Le président américain Donald Trump a engrangé dans la nuit de vendredi à samedi une précieuse victoire d’étape avec l’adoption par le Sénat d’une réforme historique de la fiscalité et d’une gigantesque baisse d’impôts.
Le texte, adopté de justesse par 51 voix contre 49, doit maintenant être harmonisé avant la fin décembre avec la version adoptée le 16 novembre par la Chambre des représentants. L’annonce du résultat, par le vice-président Mike Pence lui-même, a été accueilli par des applaudissements et des tapes dans le dos dans l’hémicycle, peu avant 2h du matin.
Ce serait la première grande réforme du mandat du 45e président des États-Unis, qui n’a pas réussi à tenir son engagement d’abroger la loi sur le système de santé de Barack Obama, cet automne.
« Pour la première fois depuis 1986, la Chambre et le Sénat ont adopté une refonte majeure de la fiscalité », s’est félicité le président républicain de la Chambre, Paul Ryan. « Une occasion comme celle-ci ne se présente qu’une fois par génération, à nous de la saisir ».
La bonne nouvelle, pour le locataire de la Maison Blanche, devra cependant partager la une avec la mauvaise nouvelle de l’inculpation de son ancien conseiller à la sécurité nationale, Michael Flynn, pour des déclarations mensongères au FBI sur ses contacts avec des responsables russes l’an dernier.
Tous les sénateurs républicains, sauf un, ont voté en faveur de la réforme, tandis que les 48 membres de la minorité démocrate s’y sont opposés. Auparavant, deux amendements, un républicain et un démocrate, ont été adoptés lors d’une longue série de votes.
A quelques heures près, la majorité a donc tenu son calendrier. Elle ne veut pas perdre son élan et convoquera dès lundi une commission bicamérale chargée de forger un compromis entre les deux chambres du Congrès. Puis chacune devra revoter avant la fin de l’année.
Déficits publics en hausse
Donald Trump martèle que les républicains n’ont pas le droit à l’erreur, après l’échec humiliant de l’abrogation d’Obamacare. Le milliardaire a placé la baisse des impôts au cœur de sa politique économique, dans le but de redonner du pouvoir d’achat à la classe moyenne et de rendre les États-Unis plus compétitifs pour les entreprises.

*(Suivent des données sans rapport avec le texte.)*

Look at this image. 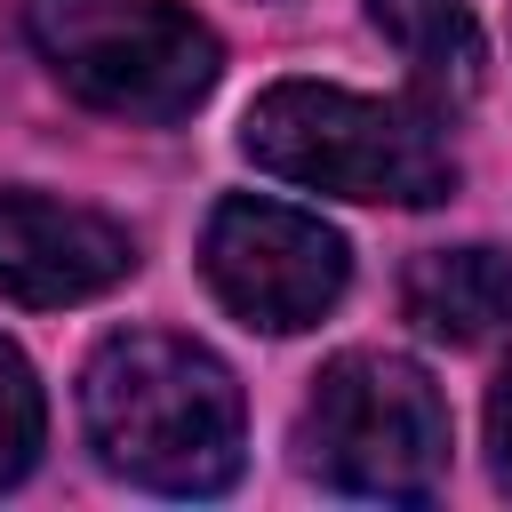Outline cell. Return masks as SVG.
Masks as SVG:
<instances>
[{
    "label": "cell",
    "mask_w": 512,
    "mask_h": 512,
    "mask_svg": "<svg viewBox=\"0 0 512 512\" xmlns=\"http://www.w3.org/2000/svg\"><path fill=\"white\" fill-rule=\"evenodd\" d=\"M96 456L160 496H216L240 472V384L232 368L168 328L104 336L80 376Z\"/></svg>",
    "instance_id": "cell-1"
},
{
    "label": "cell",
    "mask_w": 512,
    "mask_h": 512,
    "mask_svg": "<svg viewBox=\"0 0 512 512\" xmlns=\"http://www.w3.org/2000/svg\"><path fill=\"white\" fill-rule=\"evenodd\" d=\"M240 152L304 192H336V200H392V208H432L456 192V160L432 136L424 112L384 104V96H352L328 80H280L248 104L240 120Z\"/></svg>",
    "instance_id": "cell-2"
},
{
    "label": "cell",
    "mask_w": 512,
    "mask_h": 512,
    "mask_svg": "<svg viewBox=\"0 0 512 512\" xmlns=\"http://www.w3.org/2000/svg\"><path fill=\"white\" fill-rule=\"evenodd\" d=\"M48 72L112 120H184L216 88V32L176 0H32Z\"/></svg>",
    "instance_id": "cell-3"
},
{
    "label": "cell",
    "mask_w": 512,
    "mask_h": 512,
    "mask_svg": "<svg viewBox=\"0 0 512 512\" xmlns=\"http://www.w3.org/2000/svg\"><path fill=\"white\" fill-rule=\"evenodd\" d=\"M296 448L344 496L416 504L448 472V400L400 352H344L320 368L304 424H296Z\"/></svg>",
    "instance_id": "cell-4"
},
{
    "label": "cell",
    "mask_w": 512,
    "mask_h": 512,
    "mask_svg": "<svg viewBox=\"0 0 512 512\" xmlns=\"http://www.w3.org/2000/svg\"><path fill=\"white\" fill-rule=\"evenodd\" d=\"M200 264H208V288L248 328H272V336L312 328L352 280L344 232H328L320 216L280 208V200H224L208 216Z\"/></svg>",
    "instance_id": "cell-5"
},
{
    "label": "cell",
    "mask_w": 512,
    "mask_h": 512,
    "mask_svg": "<svg viewBox=\"0 0 512 512\" xmlns=\"http://www.w3.org/2000/svg\"><path fill=\"white\" fill-rule=\"evenodd\" d=\"M128 264H136V248L112 216L40 200V192H0V296L80 304V296H104Z\"/></svg>",
    "instance_id": "cell-6"
},
{
    "label": "cell",
    "mask_w": 512,
    "mask_h": 512,
    "mask_svg": "<svg viewBox=\"0 0 512 512\" xmlns=\"http://www.w3.org/2000/svg\"><path fill=\"white\" fill-rule=\"evenodd\" d=\"M368 24L408 64V88L432 112H464L488 80V40L464 0H368Z\"/></svg>",
    "instance_id": "cell-7"
},
{
    "label": "cell",
    "mask_w": 512,
    "mask_h": 512,
    "mask_svg": "<svg viewBox=\"0 0 512 512\" xmlns=\"http://www.w3.org/2000/svg\"><path fill=\"white\" fill-rule=\"evenodd\" d=\"M400 304L424 336L440 344H480L512 328V256L504 248H432L408 264Z\"/></svg>",
    "instance_id": "cell-8"
},
{
    "label": "cell",
    "mask_w": 512,
    "mask_h": 512,
    "mask_svg": "<svg viewBox=\"0 0 512 512\" xmlns=\"http://www.w3.org/2000/svg\"><path fill=\"white\" fill-rule=\"evenodd\" d=\"M40 432H48V408H40V376L32 360L0 336V488H16L40 456Z\"/></svg>",
    "instance_id": "cell-9"
},
{
    "label": "cell",
    "mask_w": 512,
    "mask_h": 512,
    "mask_svg": "<svg viewBox=\"0 0 512 512\" xmlns=\"http://www.w3.org/2000/svg\"><path fill=\"white\" fill-rule=\"evenodd\" d=\"M488 464H496V488H512V368L488 392Z\"/></svg>",
    "instance_id": "cell-10"
}]
</instances>
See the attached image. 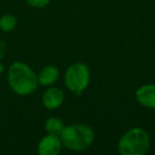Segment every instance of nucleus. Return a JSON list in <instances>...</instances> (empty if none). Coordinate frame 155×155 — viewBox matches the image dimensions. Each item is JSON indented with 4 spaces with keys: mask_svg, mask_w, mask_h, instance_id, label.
<instances>
[{
    "mask_svg": "<svg viewBox=\"0 0 155 155\" xmlns=\"http://www.w3.org/2000/svg\"><path fill=\"white\" fill-rule=\"evenodd\" d=\"M8 82L12 91L19 96L31 95L38 86L36 73L24 62H14L10 66Z\"/></svg>",
    "mask_w": 155,
    "mask_h": 155,
    "instance_id": "f257e3e1",
    "label": "nucleus"
},
{
    "mask_svg": "<svg viewBox=\"0 0 155 155\" xmlns=\"http://www.w3.org/2000/svg\"><path fill=\"white\" fill-rule=\"evenodd\" d=\"M63 146L74 152L85 151L91 147L95 140V132L83 123H74L63 129L60 135Z\"/></svg>",
    "mask_w": 155,
    "mask_h": 155,
    "instance_id": "f03ea898",
    "label": "nucleus"
},
{
    "mask_svg": "<svg viewBox=\"0 0 155 155\" xmlns=\"http://www.w3.org/2000/svg\"><path fill=\"white\" fill-rule=\"evenodd\" d=\"M150 144V136L146 130L132 127L119 139L118 151L121 155H143L149 151Z\"/></svg>",
    "mask_w": 155,
    "mask_h": 155,
    "instance_id": "7ed1b4c3",
    "label": "nucleus"
},
{
    "mask_svg": "<svg viewBox=\"0 0 155 155\" xmlns=\"http://www.w3.org/2000/svg\"><path fill=\"white\" fill-rule=\"evenodd\" d=\"M64 82L68 91H72L78 97H81L91 82V71L88 66L82 62L71 64L66 69Z\"/></svg>",
    "mask_w": 155,
    "mask_h": 155,
    "instance_id": "20e7f679",
    "label": "nucleus"
},
{
    "mask_svg": "<svg viewBox=\"0 0 155 155\" xmlns=\"http://www.w3.org/2000/svg\"><path fill=\"white\" fill-rule=\"evenodd\" d=\"M63 148L61 137L58 135L47 134L37 144V152L41 155H58Z\"/></svg>",
    "mask_w": 155,
    "mask_h": 155,
    "instance_id": "39448f33",
    "label": "nucleus"
},
{
    "mask_svg": "<svg viewBox=\"0 0 155 155\" xmlns=\"http://www.w3.org/2000/svg\"><path fill=\"white\" fill-rule=\"evenodd\" d=\"M135 98L141 106L155 110V84H146L138 87Z\"/></svg>",
    "mask_w": 155,
    "mask_h": 155,
    "instance_id": "423d86ee",
    "label": "nucleus"
},
{
    "mask_svg": "<svg viewBox=\"0 0 155 155\" xmlns=\"http://www.w3.org/2000/svg\"><path fill=\"white\" fill-rule=\"evenodd\" d=\"M64 99V93H63L62 89L58 88V87H49L44 93L41 102L47 110H53L62 106Z\"/></svg>",
    "mask_w": 155,
    "mask_h": 155,
    "instance_id": "0eeeda50",
    "label": "nucleus"
},
{
    "mask_svg": "<svg viewBox=\"0 0 155 155\" xmlns=\"http://www.w3.org/2000/svg\"><path fill=\"white\" fill-rule=\"evenodd\" d=\"M58 77H60V70L58 67L53 66V65H48V66L44 67L37 75L38 85L51 86L58 81Z\"/></svg>",
    "mask_w": 155,
    "mask_h": 155,
    "instance_id": "6e6552de",
    "label": "nucleus"
},
{
    "mask_svg": "<svg viewBox=\"0 0 155 155\" xmlns=\"http://www.w3.org/2000/svg\"><path fill=\"white\" fill-rule=\"evenodd\" d=\"M64 127V123L58 117H50L45 122V130L48 134H53V135L60 136Z\"/></svg>",
    "mask_w": 155,
    "mask_h": 155,
    "instance_id": "1a4fd4ad",
    "label": "nucleus"
},
{
    "mask_svg": "<svg viewBox=\"0 0 155 155\" xmlns=\"http://www.w3.org/2000/svg\"><path fill=\"white\" fill-rule=\"evenodd\" d=\"M17 26V19L14 15L5 14L0 17V30L3 32H11Z\"/></svg>",
    "mask_w": 155,
    "mask_h": 155,
    "instance_id": "9d476101",
    "label": "nucleus"
},
{
    "mask_svg": "<svg viewBox=\"0 0 155 155\" xmlns=\"http://www.w3.org/2000/svg\"><path fill=\"white\" fill-rule=\"evenodd\" d=\"M27 3L33 8H45L50 3V0H26Z\"/></svg>",
    "mask_w": 155,
    "mask_h": 155,
    "instance_id": "9b49d317",
    "label": "nucleus"
},
{
    "mask_svg": "<svg viewBox=\"0 0 155 155\" xmlns=\"http://www.w3.org/2000/svg\"><path fill=\"white\" fill-rule=\"evenodd\" d=\"M5 53V43L3 41H0V61L2 60Z\"/></svg>",
    "mask_w": 155,
    "mask_h": 155,
    "instance_id": "f8f14e48",
    "label": "nucleus"
}]
</instances>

L’impôt sur les sociétés passerait de 35 à 20%. Toutes les catégories de contribuables verraient leurs impôts baisser, même si l’effet se réduirait progressivement au cours de la prochaine décennie.
Et une grande simplification fiscale devra permettre en théorie aux contribuables de déclarer leurs revenus sur l’équivalent d’une « carte postale ».
La bataille a été rude au sein du camp républicain. La majorité a passé les dernières 24 heures à revoir sa copie, dans une opacité quasi-totale, afin de satisfaire les élus qui menaçaient de faire défection.
L’un d’eux a obtenu un engagement de principe de la Maison Blanche à résoudre le problème des jeunes clandestins menacés d’expulsion. Une autre a arraché des concessions pour préserver certains acquis de la loi Obamacare.
Seul le sénateur républicain du Tennessee Bob Corker s’est finalement opposé à son parti, car la loi creuserait excessivement, selon lui, les déficits publics.
« Trésor fédéral pillé »
Les promoteurs de la réforme avaient initialement assuré que les baisses d’impôts s’autofinanceraient, grâce à un regain de croissance, mais selon les experts d’une commission non partisane, quelque 1 000 milliards de dollars devraient s’ajouter à la dette publique actuelle de 20 000 milliards.
La minorité démocrate n’a pu exprimer qu’une opposition symbolique. Sur le fond, ils ont dénoncé un texte « arnaquant » la classe moyenne car profitant au total plus aux entreprises et aux contribuables les plus fortunés.
« Le Trésor fédéral est pillé ce soir ! » a tonné le sénateur apparenté Bernie Sanders.
Au passage, la loi abroge l’obligation de souscrire une assurance-maladie instaurée par Obamacare, une mesure qui risque de déstabiliser le système de santé. Et elle ouvre des terres protégées de l’Alaska aux forages pétroliers.
Sur la forme, l’opposition s’est scandalisée de la réécriture de dernière minute et du dévoilement tardif des 479 pages du texte, dont quelques pages ont même été réécrites à la main, dans les marges. « Au cœur de la nuit, les sénateurs républicains ont trahi la classe moyenne américaine », a dénoncé Nancy Pelosi, chef des démocrates de la Chambre.